Speaking Back to the Speaker Ban: Oral History Practice And Free Speech Activism

Commemorative Uses of Free Speech

March 2016 marked the fiftieth anniversary of the staged Speaker Ban protests and what will likely be the end of an informal four-year commemoration of the Speaker Ban movement. On March 2nd and March 9th, several digital publications in Chapel Hill reported on the anniversaries of the speeches made by Frank Wilkinson and Herbert Aptheker by placing them in a contemporary context, referencing current student activism about “race on campus” and making gestures towards the University’s “legacy of free speech” that supposedly can trace roots to the Speaker Ban movement.[1] The University’s Campus Y will hold events through the end of April as part of their Speaker Ban Law Speaker Series, the goal of which is to “invite guest lecturers to promote conversation about freedom of speech in higher education.”[2] The semicentennial tributes began in May 2013, when the anniversary of the passage of the law was discussed in a Gladys Hall Coates University History Lecture by Bob Spearman, former student body president of the University. In his lecture, Spearman recounted a history of the movement from the passage of the law to the memorialization of the movement in the placement of a monument in the location of the Wilkinson and Aptheker speeches. When describing the legacy of the movement, Spearman said: “The story shows that the public may respond to polls with sincere protestations of fidelity to free speech principles but then shrink quickly from according such rights to dangerous people and to communists.”[3]


I attended Spearman’s lecture in 2013, and I remember asking myself what the “free speech principles” he had referenced, were. As I continued to follow these fifty-year anniversary celebrations, it appeared to me that throughout this era of the commemoration of the Speaker Ban movement, there has been a lack of attention paid to how to understand the concept of “free speech” and its principles, as Spearman described, or how to practice the “legacy of free speech” on campus that supposedly stems from the movement. Indeed, through this commemoration process, the phrases “legacy of free speech,” “right to free speech,” and “academic freedom” have been inoculated through misuse and misapplication.

> _Data under study_
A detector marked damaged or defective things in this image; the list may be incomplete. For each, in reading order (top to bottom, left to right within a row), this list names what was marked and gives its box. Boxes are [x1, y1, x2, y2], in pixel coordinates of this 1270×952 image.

---

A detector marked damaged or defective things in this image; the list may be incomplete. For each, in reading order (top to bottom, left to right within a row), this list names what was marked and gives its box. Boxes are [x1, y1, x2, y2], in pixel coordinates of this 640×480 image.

> _Problem details_
According to the piece on the Speaker Ban commemoration, when did the semicentennial tributes begin? The records are separate material and have no connection to the text.

> _Response below_
They began in May 2013.